[Selected excerpt]
[START]
The European Commission has this morning released its Autumn 2014 Economic forecasts. While these forecasts can often be quite mundane owing to the very managed message they are trying to send, this set look to be a bit different (see here for our take on Winter 2014 and Autumn 2013). Maybe unsurprisingly the tone to more sceptical, critical and possibly realistic. Below outline some interesting themes.
Another downward growth revision
Once again growth for the Eurozone has been revised down. The previous forecast saw 1.2% and 1.8% growth in 2014 and 2015 respectively. The new forecast predicts 0.8% and 1.1% respectively, quite a significant downward revision, especially since growth next year is now expected to be below the original forecast for this year. The initial blame (in the press release) for this revision seems to be laid at the feet of “increasing geopolitical risks and less favourable world economic prospects”. However, that raises the question of why it is seen as enduring up to 2016. In the report itself the assessment is thankfully more candid highlighting “incomplete internal and external adjustment” and “low productivity gains”.
[END]
Extracted data entries
[START]
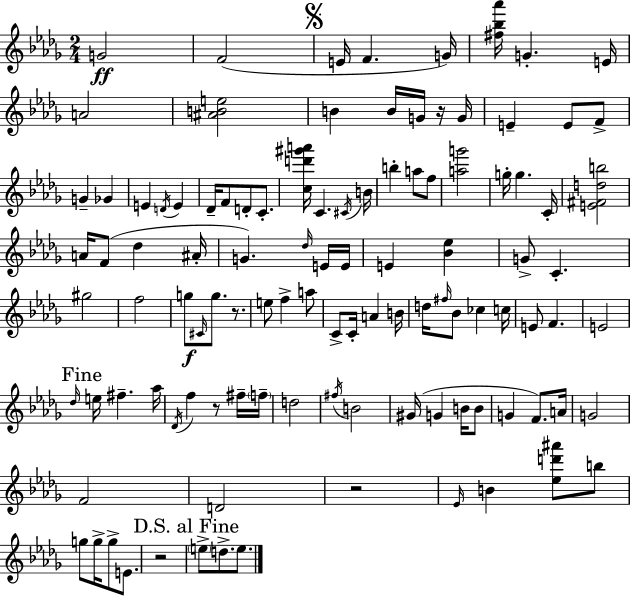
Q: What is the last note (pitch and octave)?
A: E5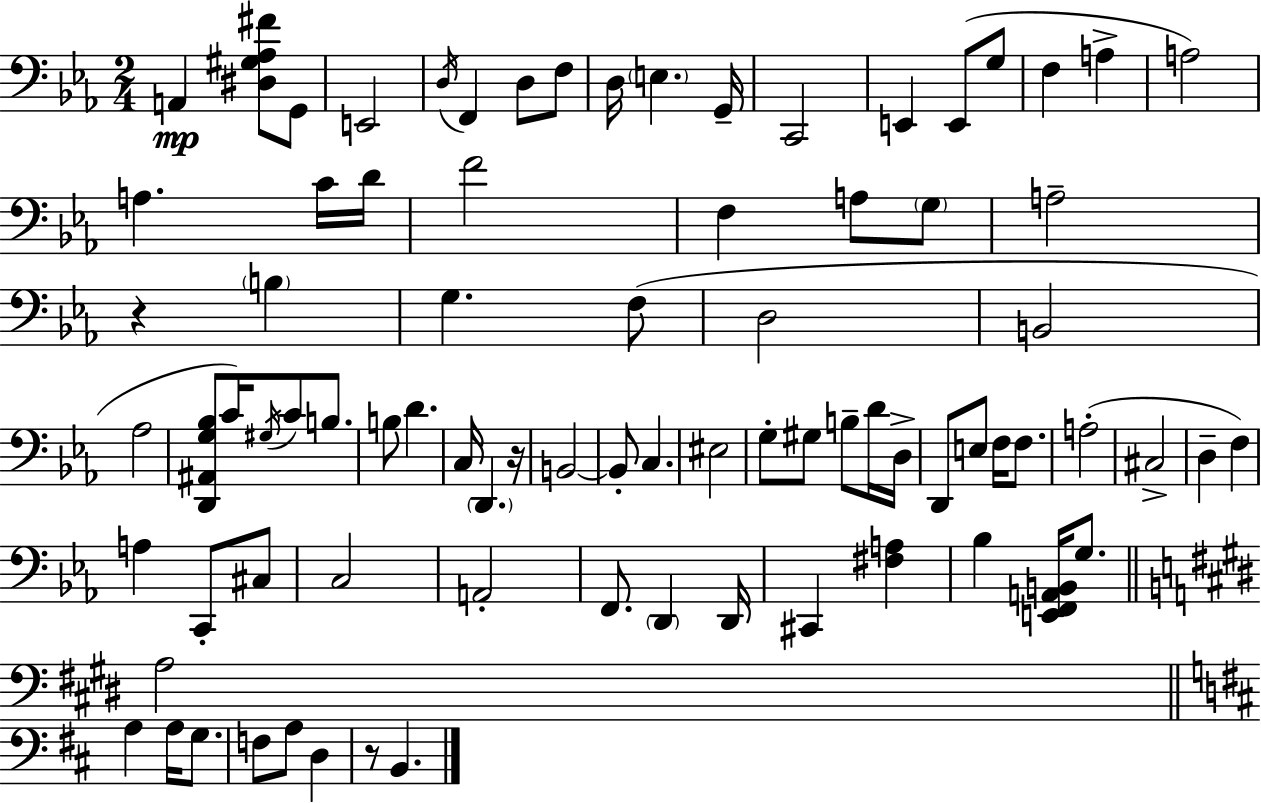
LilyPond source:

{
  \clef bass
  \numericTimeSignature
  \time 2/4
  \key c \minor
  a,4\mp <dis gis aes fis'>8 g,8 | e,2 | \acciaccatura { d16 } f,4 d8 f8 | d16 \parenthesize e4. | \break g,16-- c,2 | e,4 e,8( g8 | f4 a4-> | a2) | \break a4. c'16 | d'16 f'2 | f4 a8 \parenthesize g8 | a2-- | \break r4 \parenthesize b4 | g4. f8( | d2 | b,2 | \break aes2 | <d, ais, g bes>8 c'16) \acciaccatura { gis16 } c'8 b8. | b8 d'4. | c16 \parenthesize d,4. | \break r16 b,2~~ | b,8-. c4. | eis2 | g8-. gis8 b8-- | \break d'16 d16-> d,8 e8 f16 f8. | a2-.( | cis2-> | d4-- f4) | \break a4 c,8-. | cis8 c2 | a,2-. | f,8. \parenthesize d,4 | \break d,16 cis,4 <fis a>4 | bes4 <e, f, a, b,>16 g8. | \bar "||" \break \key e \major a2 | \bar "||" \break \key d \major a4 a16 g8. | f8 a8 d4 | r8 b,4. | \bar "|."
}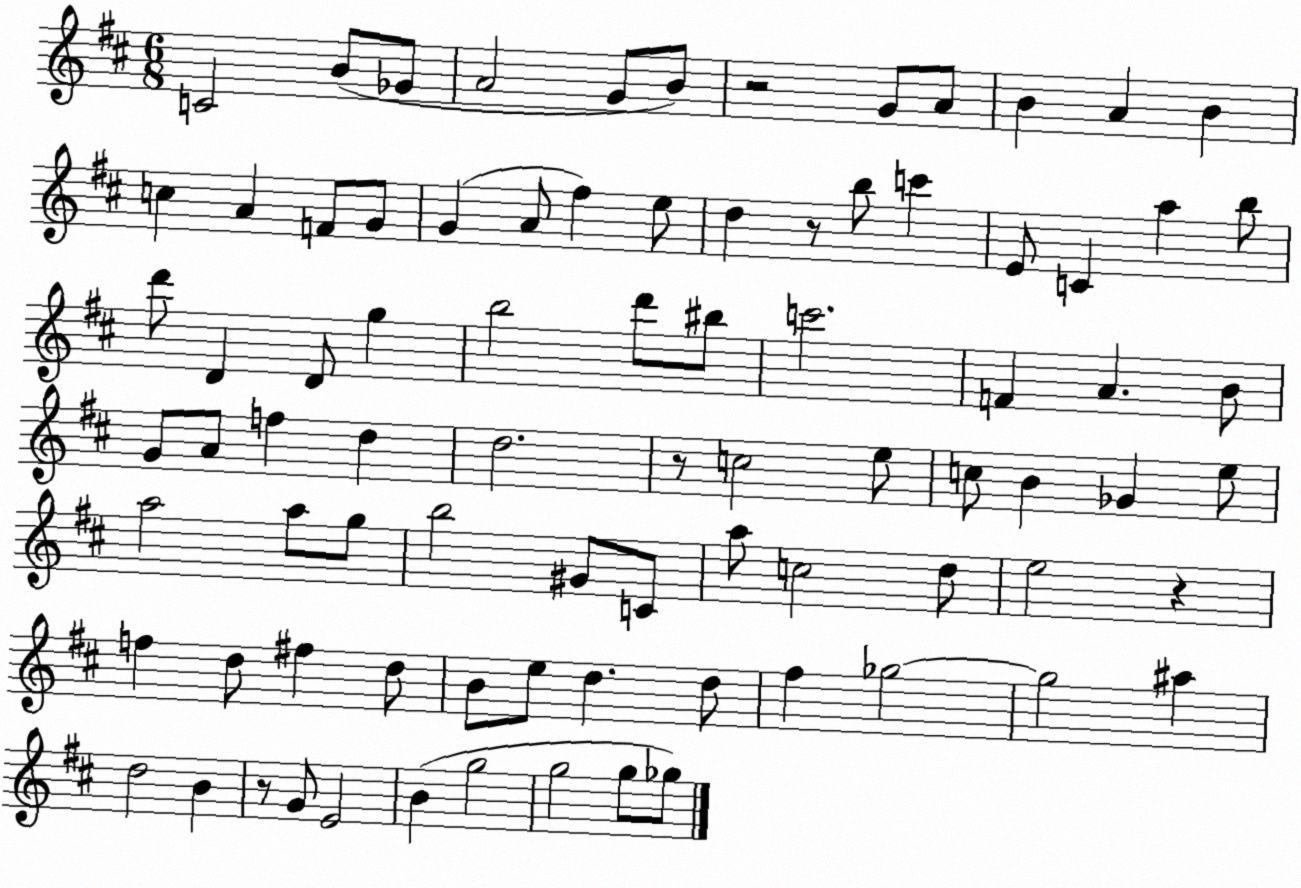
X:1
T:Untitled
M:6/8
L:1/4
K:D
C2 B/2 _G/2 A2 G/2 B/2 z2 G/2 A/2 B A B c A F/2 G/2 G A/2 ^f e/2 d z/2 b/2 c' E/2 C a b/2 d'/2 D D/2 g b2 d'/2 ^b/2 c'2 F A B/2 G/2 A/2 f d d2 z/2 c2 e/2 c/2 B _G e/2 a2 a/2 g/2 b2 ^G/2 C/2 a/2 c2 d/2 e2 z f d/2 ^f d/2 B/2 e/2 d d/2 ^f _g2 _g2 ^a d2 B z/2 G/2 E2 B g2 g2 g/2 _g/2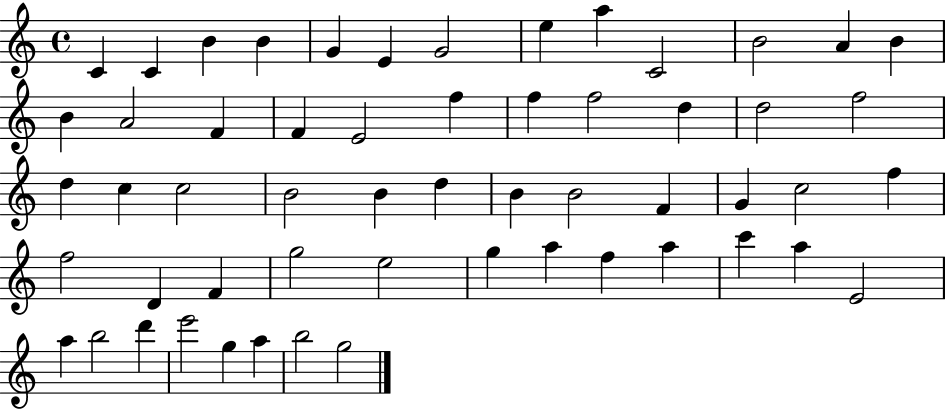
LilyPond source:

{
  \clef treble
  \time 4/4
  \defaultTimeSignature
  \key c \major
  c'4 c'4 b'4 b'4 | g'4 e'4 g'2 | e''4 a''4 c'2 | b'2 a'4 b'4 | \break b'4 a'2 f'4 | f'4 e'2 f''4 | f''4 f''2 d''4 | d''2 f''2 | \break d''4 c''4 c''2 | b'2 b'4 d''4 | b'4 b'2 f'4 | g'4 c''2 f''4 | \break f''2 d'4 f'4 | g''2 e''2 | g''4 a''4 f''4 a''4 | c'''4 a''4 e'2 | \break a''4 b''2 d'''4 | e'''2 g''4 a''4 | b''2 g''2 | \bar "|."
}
[END]
[Exercises to complete]
[1] Translate this sentence from the forecast commentary into Spanish: "Once again growth for the Eurozone has been revised down."
[2] In the forecast commentary, reproduce word for word the part that opens with the words containing "The European Commission" and closes with "some interesting themes.".
[3] According to the forecast commentary, what Eurozone growth rates does the new forecast predict for 2014 and 2015?

[Answer list]
[1] Una vez más, el crecimiento de la eurozona se ha revisado a la baja.

[2]
The European Commission has this morning released its Autumn 2014 Economic forecasts. While these forecasts can often be quite mundane owing to the very managed message they are trying to send, this set look to be a bit different (see here for our take on Winter 2014 and Autumn 2013). Maybe unsurprisingly the tone to more sceptical, critical and possibly realistic. Below outline some interesting themes.

[3] 0.8% for 2014 and 1.1% for 2015.